To facilitate the filing fee process, the final amendments require “structuring” of all filing fee-related information in an exhibit. According to the adopting release: filers that use the option to “construct structured filing fee-related information within EDGAR generally will receive validation and resulting error and warning messages before they submit both test and live filings. Filers that construct this structured information outside of EDGAR, however, will receive validation and resulting error and warning messages after they submit both test and live filings. While EDGAR will automatically compute the filing fee due using the structured data and validate the information submitted by the filer, validation failures caused by incorrect or incomplete structured filing fee-related information generally will result in a warning to filers and a flag for staff follow-up, but EDGAR will accept the filing. However, approximately three months after all filers are required to comply with the structured data requirement, the Commission will suspend filings rather than issue warnings for incorrect or incomplete structured filing fee-related information. Commission staff will provide advance notice of the specific date of the change to filers.” Under the final amendments, all filers will be able “to file their filing fee-related information structured in Inline XBRL prior to the compliance date for each category of filers” and the SEC will make available a separate filing agent test system.
The final amendments will permit, where a registrant has not relied on Rule 457(o) to calculate a required filing fee and wants to increase the amount registered of one or more classes of securities on the registration statement, or add a new class, and decrease the amount of another class on the registration statement, the registrant may, in a pre-effective amendment, calculate the total filing fee due based on the then-current expected offering amounts, offering prices, and filing fee rates, and rely on Rule 457(b) to apply, as a credit against the current total filing fee due, the amounts previously paid in connection with the registration statement.
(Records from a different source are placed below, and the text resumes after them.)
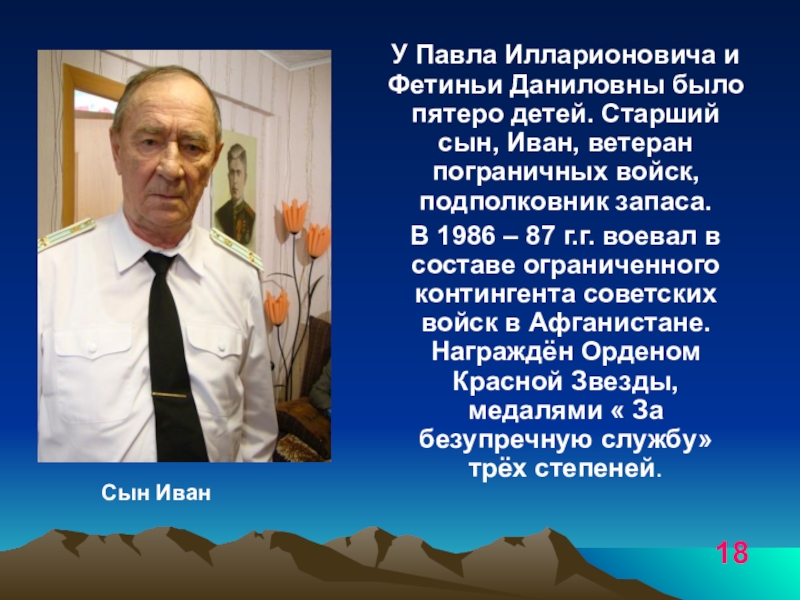 У Павла Илларионовича и Фетиньи Даниловны было пятеро детей. Старший сын, Иван, ветеран пограничных войск, подполковник запаса.

В 1986 – 87 г.г. воевал в составе ограниченного контингента советских войск в Афганистане. Награждён Орденом Красной Звезды, медалями « За безупречную службу» трёх степеней.

Сын Иван

18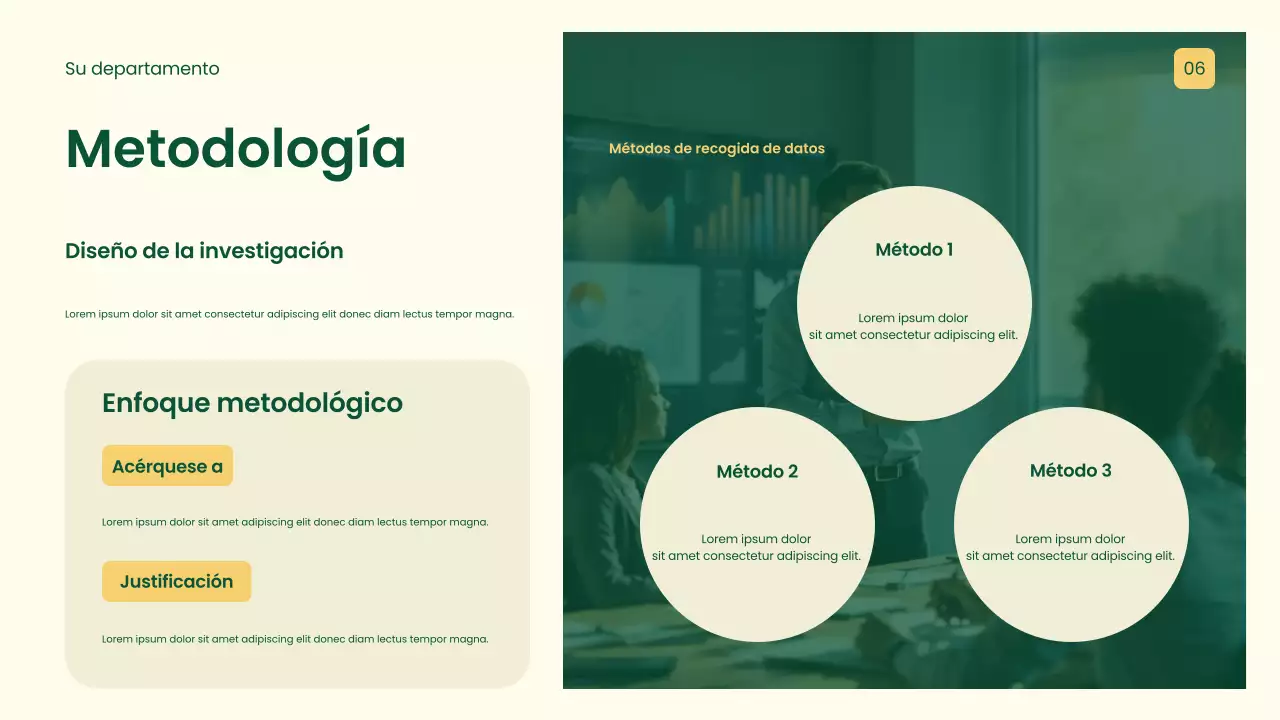 Su departamento

Metodología

Diseño de la investigación

Lorem ipsum dolor sit amet consectetur adipiscing elit donec diam lectus tempor magna.

Enfoque metodológico

Acérquese a

Lorem ipsum dolor sit amet adipiscing elit donec diam lectus tempor magna.

Justificación

Lorem ipsum dolor sit amet adipiscing elit donec diam lectus tempor magna.

06

Métodos de recogida de datos

Método 1

Lorem ipsum dolor sit amet consectetur adipiscing elit.

Método 2

Lorem ipsum dolor sit amet consectetur adipiscing elit.

Método 3

Lorem ipsum dolor sit amet consectetur adipiscing elit.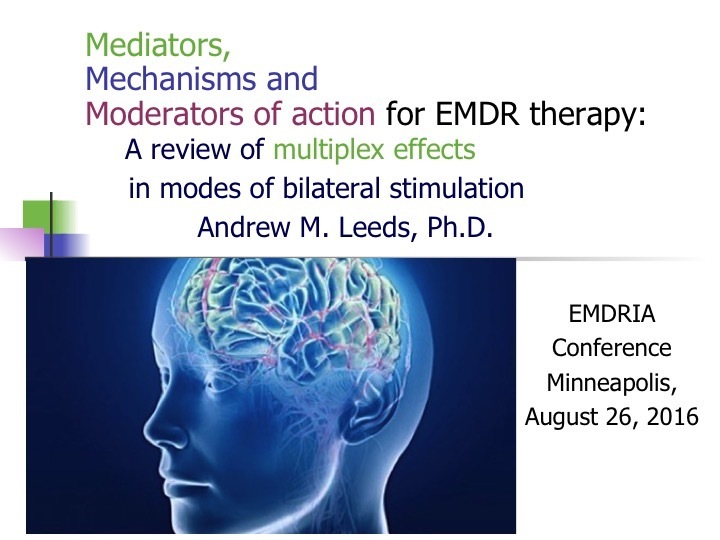 Mediators,
Mechanisms and
Moderators of action for EMDR therapy:
A review of multiplex effects
in modes of bilateral stimulation
Andrew M. Leeds, Ph.D.

EMDRIA
Conference
Minneapolis,
August 26, 2016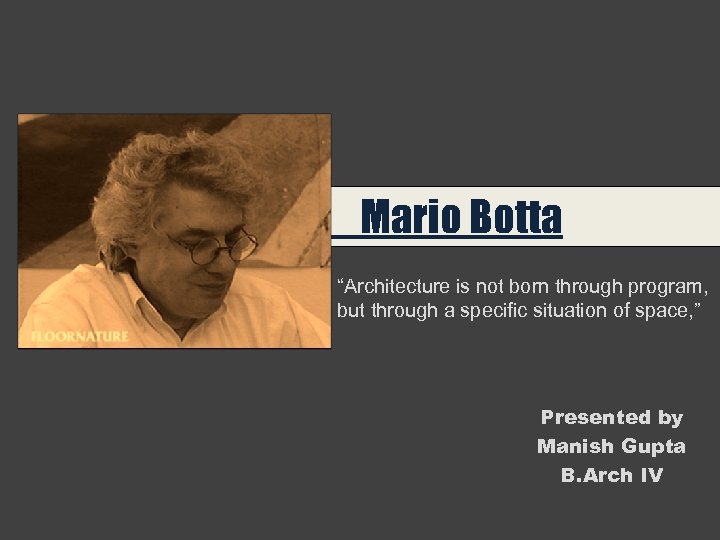 FLOORNATURE

Mario Botta

“Architecture is not born through program, but through a specific situation of space,”

Presented by
Manish Gupta
B.Arch IV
New form instructions will permit a registrant claiming this type of offset to recalculate the filing fee in its entirety and claim an offset pursuant to Rule 457(b) in the amount of the filing fee previously paid in connection with the registration statement.
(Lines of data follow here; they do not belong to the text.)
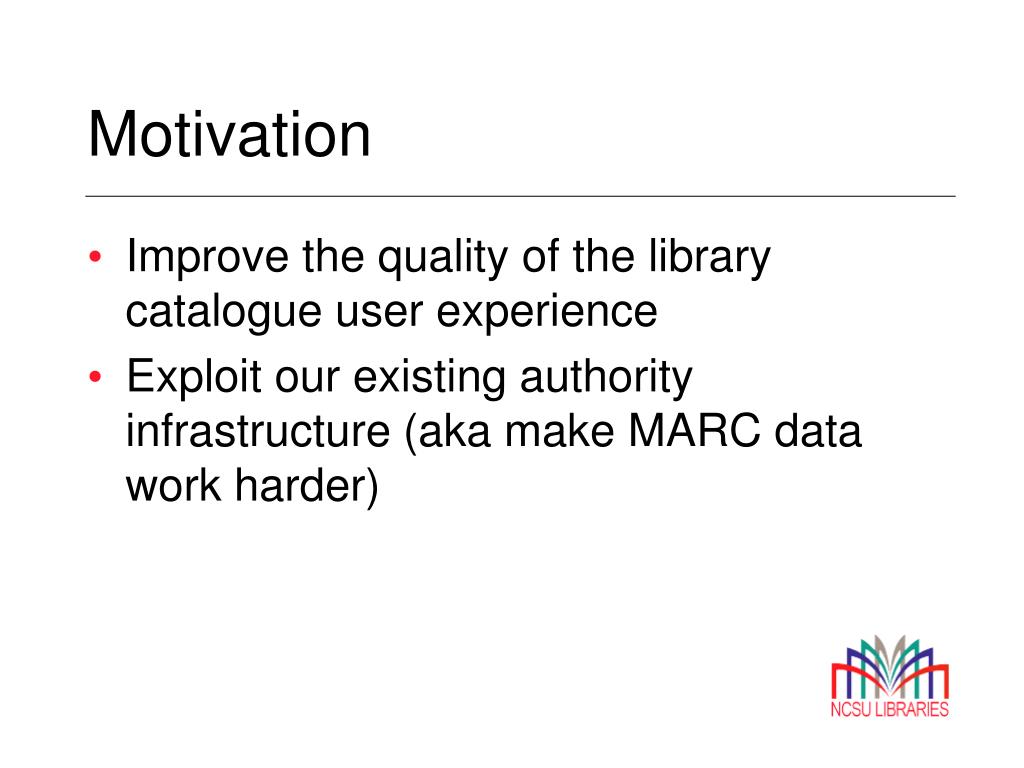 Motivation

• Improve the quality of the library catalogue user experience
• Exploit our existing authority infrastructure (aka make MARC data work harder)

NCSU LIBRARIES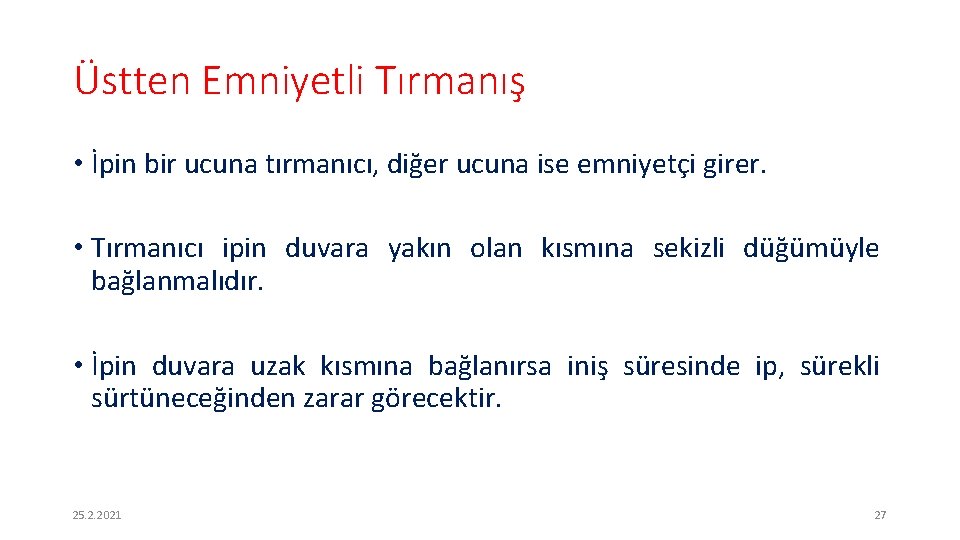 Üstten Emniyetli Tırmanış

• İpin bir ucuna tırmanıcı, diğer ucuna ise emniyetçi girer.

• Tırmanıcı ipin duvara yakın olan kısmına sekizli düğümüyle bağlanmalıdır.

• İpin duvara uzak kısmına bağlanırsa iniş süresinde ip, sürekli sürtüneceğinden zarar görecektir.

25.2.2021

27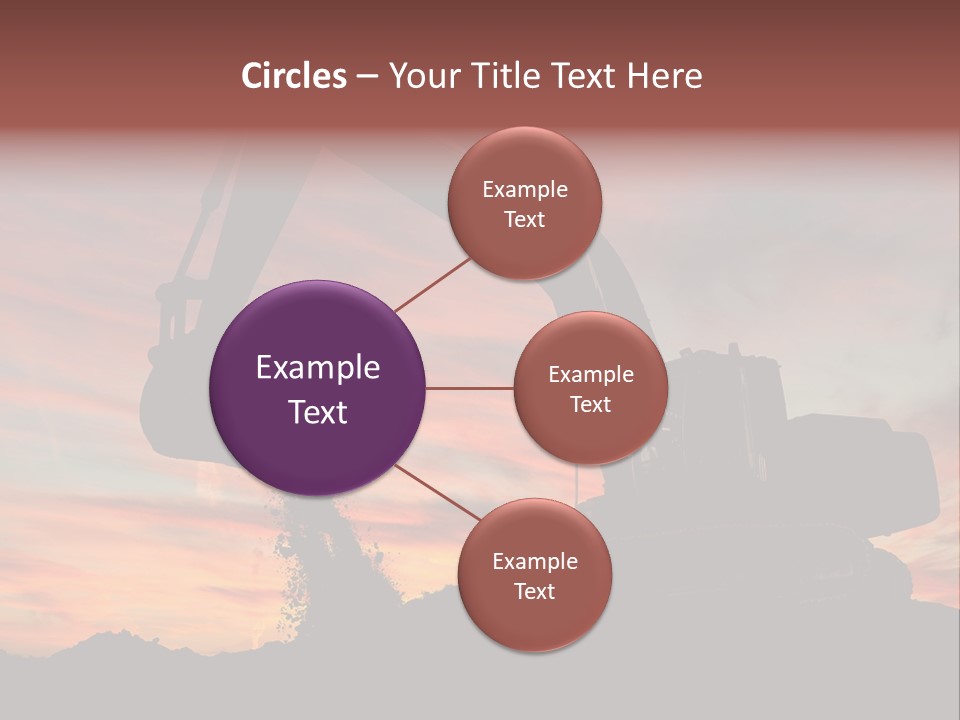 Circles – Your Title Text Here

Example Text

Example Text

Example Text

Example Text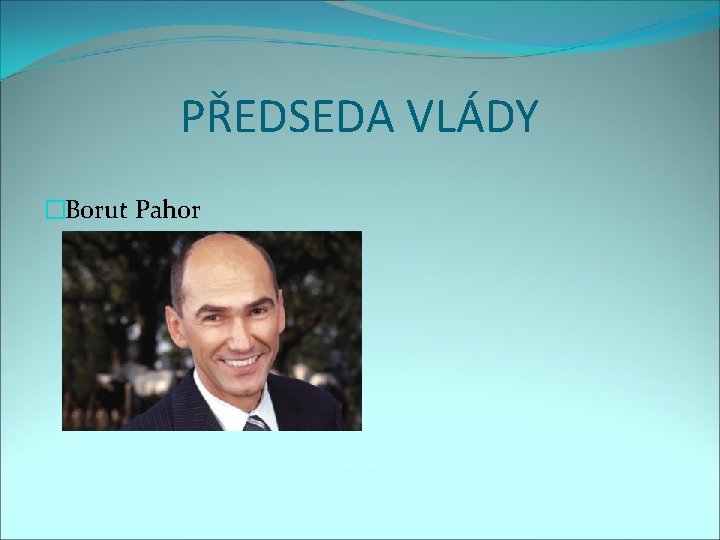 PŘEDSEDA VLÁDY

Borut Pahor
Apparently, none of the amendments discussed above were considered “technical amendments.” Ok. There are some of those, not even touched here.
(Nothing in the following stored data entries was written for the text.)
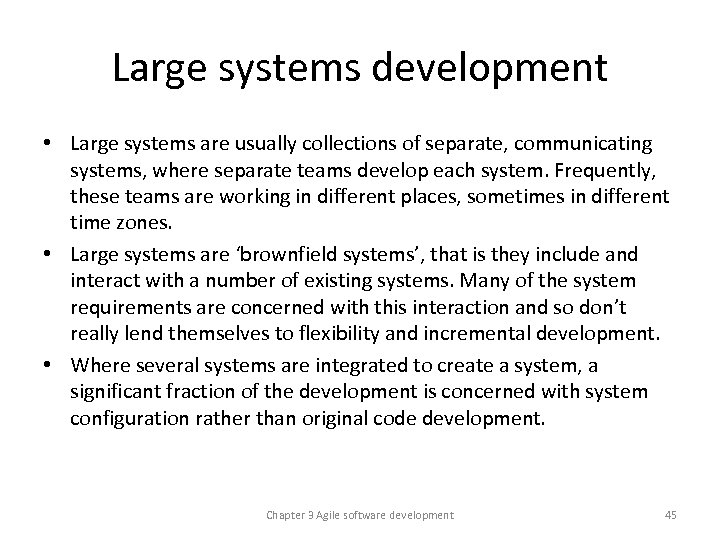 Large systems development

• Large systems are usually collections of separate, communicating systems, where separate teams develop each system. Frequently, these teams are working in different places, sometimes in different time zones.
• Large systems are ‘brownfield systems’, that is they include and interact with a number of existing systems. Many of the system requirements are concerned with this interaction and so don’t really lend themselves to flexibility and incremental development.
• Where several systems are integrated to create a system, a significant fraction of the development is concerned with system configuration rather than original code development.

Chapter 3 Agile software development

45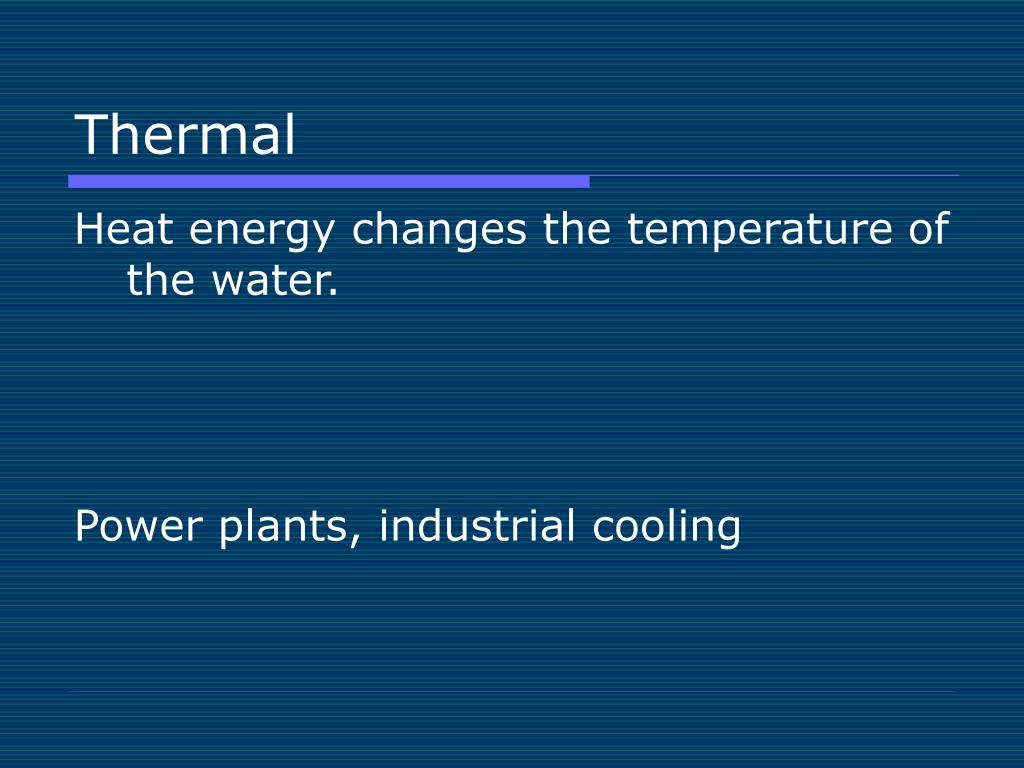 Thermal

Heat energy changes the temperature of the water.

Power plants, industrial cooling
The amendments generally will be effective on January 31, 2022. However, the SEC is adopting a phase-in period for the structuring requirements, beginning with large accelerated filers. Under the transition provisions, large accelerated filers will not need to comply with the structuring requirements until their filings submitted on or after 30 months after the January 31, 2022. All other filers will have an additional 12 months (i.e., 42 months after January 31, 2022) to comply with the structuring requirements. Compliance with the amended disclosure requirements other than the structuring requirements will be mandatory on the January 31, 2022 effective date. The amendments that will add or eliminate payment options will be effective on May 31, 2022.